Former California Civil Code Section 1363(f) provided that if an association adopts or has adopted a policy imposing any monetary penalty, the Board must distribute the policy to all members via first class mail or personal delivery when the schedule is first adopted or when revised. The former code section was ambiguous and some believed that it did not require that the board disclose/distribute the fine policy on a yearly basis. The code just required that the board distribute any fine policy it did adopt/revise at that time. Thus, for example, if an association did not revise its fine policy for 10 years, some interpreted the former code section to say that there was no obligation to distribute it to the members regularly. This led to some confusion and disagreements.
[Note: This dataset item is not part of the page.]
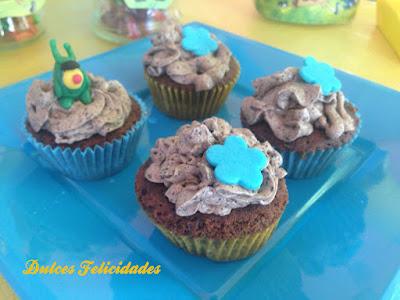 Cupcakes de galletas oreo (Versión Bob Esponja)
That has all changed. Effective January 1, 2014, new California Civil Code Section 5850 now requires that if an association has a fine policy, the association must distribute the fine policy in the association’s annual policy statement, meaning at least on a yearly basis regardless of whether an association makes changes in their fine policies or not. Interestingly, new Civil Code Section 5850 seems not to recognize that a change in a fine policy constitutes an operating rule change that would be distributed via general delivery (unless individual delivery is requested by a member); Section 5850 states that any revisions to the policy made after the disclosure of the policy in the annual policy statement may (not must) be included in a supplement sent individually to all association members. We find this a bit strange, maybe an oversight.
Notwithstanding the foregoing, we believe that California community associations must distribute, by general notice, fine policies upon adoption or revision, because any change or adoption of a fine policy is deemed an operating rule change pursuant to new Civil Code Section 4355. In light of the change in the law, it is crucial that associations are aware of and comply with the annual policy statement requirement regarding fine policies; otherwise, the association could be the one ending up with a fine.
There are some nuances that may impact an association’s ability to levy an appropriate fine. So, if your association does not now have a fine policy or an enforcement policy (and we recommend both), we suggest that you confer with an experienced community association attorney.